In the coming days, ExCeL London will once again play host to the DTX conference, where the keenest minds in academia, finance, public health, education, media, sport, and a host of other industries team up with key IT decision-makers to mull over the big issues in tech. The venue is just a stone’s throw from the London Marathon route that one of its keynote speakers knows so well.

On day one, acclaimed long-distance runner Mo Farah, the first British athlete to win two gold medals at the same World Championships, will talk at Fuelling ambition: How Britain’s four-time Olympic champion turned big dreams into record-breaking realities, a discussion that encapsulates the prime focus of this year’s conference. In discussing how adversity can be overcome by adaptability, and how agility was so important on his journey to Olympic success, Farah opens the door to the event’s key theme – innovation with integrity: driving value, delivering purpose.

Focusing on how people, technology, and processes come together to deliver long-term business transformation, DTX panels will bring together the people making real change happen, inviting them to dive deep into everything from AI to agility, talent to trust, holistic security to human-first resilience – everything that will determine how technology shapes our culture, our society, and the way we do business.

AI from all angles

AI and cybersecurity inevitably loom large over the agenda, turning the eyes of every industry sector towards the unparalleled opportunities and the business-critical risks that companies, public sector bodies and individuals face in an age where technology is advancing at unprecedented speed.

With AI, the first question is how to unleash its full potential, and as Jason Hardy, CTO for AI at Hitachi Vantara, suggests, a mantra from the earliest days of computing still holds true: Garbage In, Garbage Out. In ‘Fixing foundations and futureproofing spend: Why AI’s future depends on data integrity,’ he will examine how flawed, fragmented, or siloed data undermines AI performance, illustrating that high-quality, well-governed data is the most important factor in delivering reliable, real-world outcomes.

Over the event’s first day, the impact of AI will be explored in a host of different contexts, including the design of smarter workspaces and elevated customer experience. Equipping modern environments for enhanced productivity and collaboration is the focus of ‘Smarter Spaces, Stronger Connections,’ where London Business School’s Briony Barham and Neat’s Microsoft MVP Graham Walsh will demonstrate how the latest collaboration technologies are transforming workplaces into smarter, more connected environments.

In ‘Future-proof your workspaces: How Cisco transformed its London office,’ Cisco’s David Direito Campos provides a real-world example of how workspaces can address both the challenges of hybrid work and the potential of AI. On the customer experience side, ‘Designing intuitive and accessible customer journeys with human-centered AI‘ guides attendees through the ways in which generative AI and voice assistants can help organisations to keep pace with rapid change without overwhelming teams or sacrificing customer experience.

Risk and reward

Building cyber resilience: Aligning risk reduction with past, modern and future threats‘ is just one of the many presentations that focus on security, in this case demonstrating how organisations prioritise cybersecurity investments to reduce risk, from facing traditional attacks such as exploits or social engineering, to emerging attack vectors deploying AI, deepfakes, or quantum capability. 
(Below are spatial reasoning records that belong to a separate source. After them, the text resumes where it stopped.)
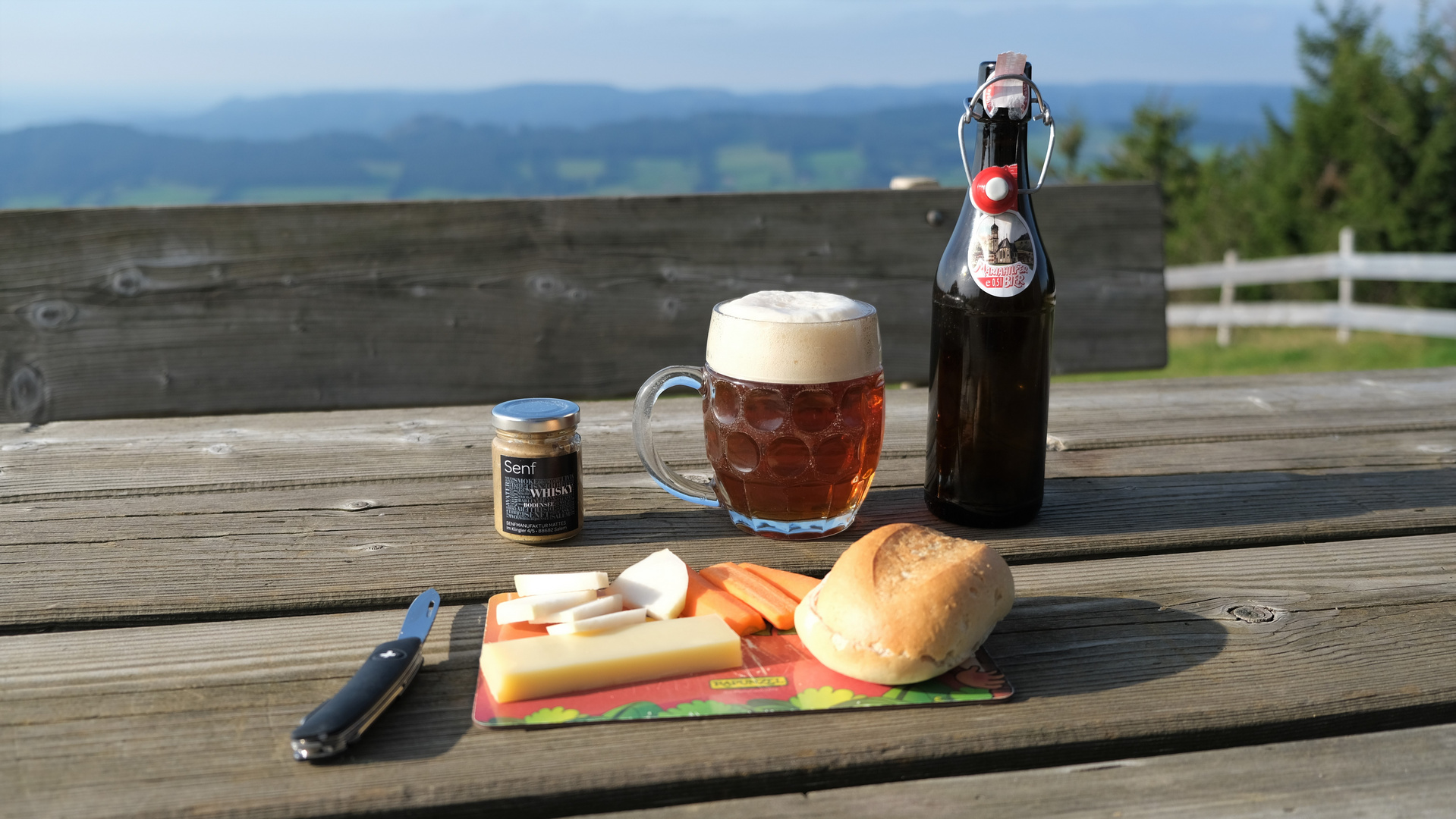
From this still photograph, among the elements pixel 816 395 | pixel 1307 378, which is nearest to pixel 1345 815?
pixel 816 395

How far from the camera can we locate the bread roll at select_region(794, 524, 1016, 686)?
1005 mm

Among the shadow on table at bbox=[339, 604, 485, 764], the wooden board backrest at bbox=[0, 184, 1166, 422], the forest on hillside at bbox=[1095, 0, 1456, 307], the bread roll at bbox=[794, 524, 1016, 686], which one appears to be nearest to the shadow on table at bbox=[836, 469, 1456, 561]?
the bread roll at bbox=[794, 524, 1016, 686]

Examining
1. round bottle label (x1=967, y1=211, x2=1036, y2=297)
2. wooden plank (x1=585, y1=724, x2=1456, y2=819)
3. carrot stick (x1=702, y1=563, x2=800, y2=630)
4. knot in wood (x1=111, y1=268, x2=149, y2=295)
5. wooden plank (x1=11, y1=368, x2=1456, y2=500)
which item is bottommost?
wooden plank (x1=585, y1=724, x2=1456, y2=819)

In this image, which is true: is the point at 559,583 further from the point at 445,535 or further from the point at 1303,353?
the point at 1303,353

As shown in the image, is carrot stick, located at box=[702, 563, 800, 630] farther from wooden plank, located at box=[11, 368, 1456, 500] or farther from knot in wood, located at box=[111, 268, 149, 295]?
knot in wood, located at box=[111, 268, 149, 295]

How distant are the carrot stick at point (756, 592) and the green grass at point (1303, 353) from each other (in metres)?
9.17

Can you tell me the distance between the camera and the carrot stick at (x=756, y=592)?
3.72 feet

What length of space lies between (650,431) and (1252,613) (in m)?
0.79

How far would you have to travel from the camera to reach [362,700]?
3.09ft

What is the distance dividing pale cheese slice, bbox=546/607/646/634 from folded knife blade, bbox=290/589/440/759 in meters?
0.14

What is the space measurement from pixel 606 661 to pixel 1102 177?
27132mm

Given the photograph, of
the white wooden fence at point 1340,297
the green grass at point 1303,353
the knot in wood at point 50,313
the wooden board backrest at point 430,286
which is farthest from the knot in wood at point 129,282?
the white wooden fence at point 1340,297

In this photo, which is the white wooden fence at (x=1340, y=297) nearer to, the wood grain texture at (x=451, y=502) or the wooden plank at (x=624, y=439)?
the wooden plank at (x=624, y=439)

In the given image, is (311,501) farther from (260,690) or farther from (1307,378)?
(1307,378)
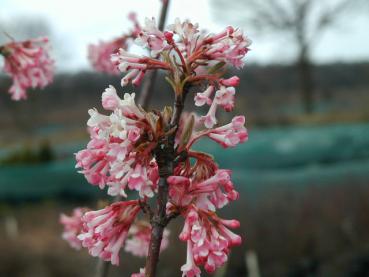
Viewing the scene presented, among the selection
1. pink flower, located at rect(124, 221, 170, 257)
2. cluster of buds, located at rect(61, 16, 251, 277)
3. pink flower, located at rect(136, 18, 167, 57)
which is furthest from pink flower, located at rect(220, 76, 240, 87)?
pink flower, located at rect(124, 221, 170, 257)

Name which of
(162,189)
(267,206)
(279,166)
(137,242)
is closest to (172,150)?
(162,189)

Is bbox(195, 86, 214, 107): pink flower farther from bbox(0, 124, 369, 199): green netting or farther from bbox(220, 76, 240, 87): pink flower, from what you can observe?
bbox(0, 124, 369, 199): green netting

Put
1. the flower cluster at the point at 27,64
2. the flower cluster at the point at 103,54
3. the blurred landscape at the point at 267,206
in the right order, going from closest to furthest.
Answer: the flower cluster at the point at 27,64 < the flower cluster at the point at 103,54 < the blurred landscape at the point at 267,206

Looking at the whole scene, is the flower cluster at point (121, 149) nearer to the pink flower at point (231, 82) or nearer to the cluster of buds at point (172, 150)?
the cluster of buds at point (172, 150)

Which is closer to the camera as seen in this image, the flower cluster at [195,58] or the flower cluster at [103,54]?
the flower cluster at [195,58]

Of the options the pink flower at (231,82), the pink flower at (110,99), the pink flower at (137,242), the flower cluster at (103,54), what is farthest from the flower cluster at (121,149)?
the flower cluster at (103,54)

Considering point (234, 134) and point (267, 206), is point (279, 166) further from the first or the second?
point (234, 134)

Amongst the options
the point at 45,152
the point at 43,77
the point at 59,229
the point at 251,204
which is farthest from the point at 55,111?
the point at 43,77

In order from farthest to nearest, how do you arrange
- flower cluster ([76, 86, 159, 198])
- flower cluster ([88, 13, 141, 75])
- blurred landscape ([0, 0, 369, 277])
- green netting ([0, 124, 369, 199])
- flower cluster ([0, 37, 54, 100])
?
1. green netting ([0, 124, 369, 199])
2. blurred landscape ([0, 0, 369, 277])
3. flower cluster ([88, 13, 141, 75])
4. flower cluster ([0, 37, 54, 100])
5. flower cluster ([76, 86, 159, 198])

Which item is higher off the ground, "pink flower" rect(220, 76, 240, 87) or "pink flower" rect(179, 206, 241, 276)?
"pink flower" rect(220, 76, 240, 87)
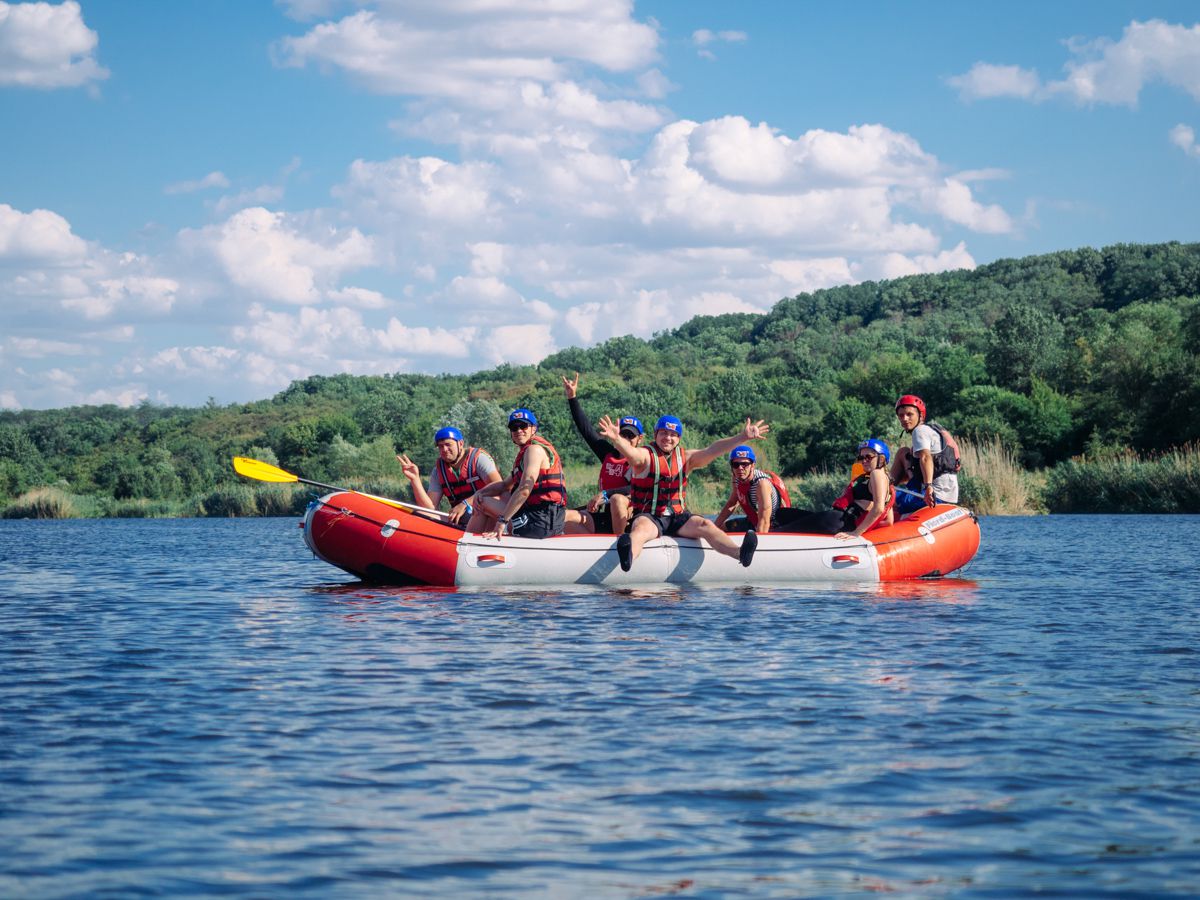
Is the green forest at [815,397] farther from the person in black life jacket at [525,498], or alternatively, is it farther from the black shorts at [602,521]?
the person in black life jacket at [525,498]

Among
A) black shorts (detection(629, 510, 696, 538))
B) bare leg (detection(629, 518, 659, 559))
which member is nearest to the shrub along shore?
black shorts (detection(629, 510, 696, 538))

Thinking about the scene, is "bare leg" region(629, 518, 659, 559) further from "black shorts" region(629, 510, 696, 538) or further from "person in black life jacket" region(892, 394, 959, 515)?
"person in black life jacket" region(892, 394, 959, 515)

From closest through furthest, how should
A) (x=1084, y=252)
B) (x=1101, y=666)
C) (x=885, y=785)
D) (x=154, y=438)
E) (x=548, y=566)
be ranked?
(x=885, y=785) → (x=1101, y=666) → (x=548, y=566) → (x=154, y=438) → (x=1084, y=252)

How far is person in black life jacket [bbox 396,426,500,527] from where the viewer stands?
11.2m

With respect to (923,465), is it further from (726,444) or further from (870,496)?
(726,444)

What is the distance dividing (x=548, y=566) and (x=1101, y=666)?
177 inches

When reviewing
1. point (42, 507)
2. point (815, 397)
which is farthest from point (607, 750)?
point (815, 397)

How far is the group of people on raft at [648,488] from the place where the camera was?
410 inches

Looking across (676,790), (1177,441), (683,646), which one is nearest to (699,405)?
(1177,441)

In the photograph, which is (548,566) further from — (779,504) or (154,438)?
(154,438)

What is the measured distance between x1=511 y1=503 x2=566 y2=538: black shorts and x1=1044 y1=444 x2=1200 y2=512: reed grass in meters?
15.7

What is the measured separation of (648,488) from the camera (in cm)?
1070

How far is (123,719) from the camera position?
6.08m

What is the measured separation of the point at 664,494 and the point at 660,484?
4.4 inches
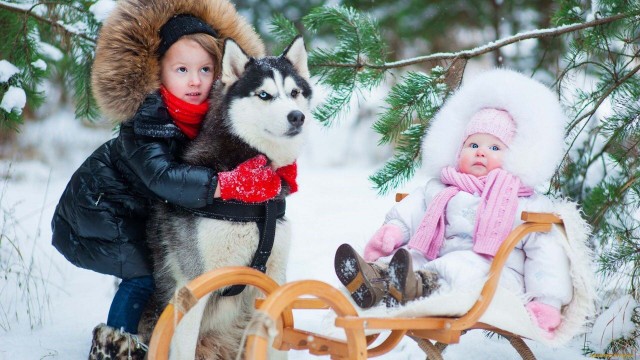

And if the packed agenda for day one is not enough, Thursday promises more, with Alexander Martin, UK Editor of The Record, giving AI a reality check in ‘AI’s reckoning: Separating hype from reality‘; Jonathan McKenzie, Principal Product Manager of 8×8, how conversational AI transforms can usher in seamless, self-service experiences in ‘From Friction to Flow: Reimagining CX with AI‘; and consultant Marc Ellis leading a panel on regaining visibility and control of the software supply chain in ‘Hidden threats in your pipeline: Who really owns security?

Whatever your organisation’s priority, be it safety or setting a new standard in customer experience, DTX has the right expertise at hand.

DTX London 2025 is being held at the ExCel Centre, London, from 1 to 2 October 2025.